EM – E como foi o encontro com o pessoal do Blues Etílicos?
GW – Quando morei no Rio estudei na escola americana. No final, alguns amigos foram para as suas universidades nos Estados Unidos. Mas nas férias, geralmente no verão, eles voltavam para o Rio e alugavam um apartamento por uns meses, onde eu ia sempre fazer um som. Um belo dia entram o Flávio e o Cláudio atrás de um deles que era guitarrista de blues. Ele tinha colocado nesses quadros de universidades um anúncio se oferecendo como guitarrista e foi tocar com o Blues Etílicos. Eu ia aos shows e acompanhava a galera. Quando acabou a temporada esse cara foi embora e como eu já estava entrosado com a rapaziada me candidatei à vaga. Gravamos o primeiro disco e entramos na Eldorado.
EM – Eu tenho uma curiosidade. Você nunca teve vontade de fazer uma temporada nos Estados Unidos, a terra do blues?
GW – Já tive e gostaria de fazer isso com a banda. Mas por incrível que possa parecer a gente nunca teve esse projeto e dessas bandas novas todos já fizeram isso (risos).

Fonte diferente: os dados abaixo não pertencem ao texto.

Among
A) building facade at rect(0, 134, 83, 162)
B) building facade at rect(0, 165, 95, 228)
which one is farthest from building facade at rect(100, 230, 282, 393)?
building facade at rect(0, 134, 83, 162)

Mas a gente não seguiu o tradicional, a gente compõe em português. Digamos que a nossa missão era inserir o blues na nossa realidade.
EM – Mas você gravou um disco solo bem blueseiro. Com bastante shuffle, o Blues Etílicos gravou Viva Muddy Waters e o Flávio gravou umas coisas bem tradicionais nos discos solos. Vocês fazem isso bem.
GW – Claro. Se quiséssemos poderíamos gravar vários discos assim. Também tem a gaita, da slide, do meu vocal. Se a gente vai tocar num bar de blues pra se divertir é blues total.
EM - Fale sobre a parceria com o Alex Rossi.
GW – A gente se conheceu nos anos 90. Numa dessas idas a Porto Alegre. Ele me convidou para fazer umas gigs por lá com uma banda. Numa dessas ele arrumou um show em um projeto cultural. Era numa sala arrumada, com cadeiras. Era só minha guitarra e a gaita dele. Quando acabou o show o cara do som disse que tinha gravado tudo.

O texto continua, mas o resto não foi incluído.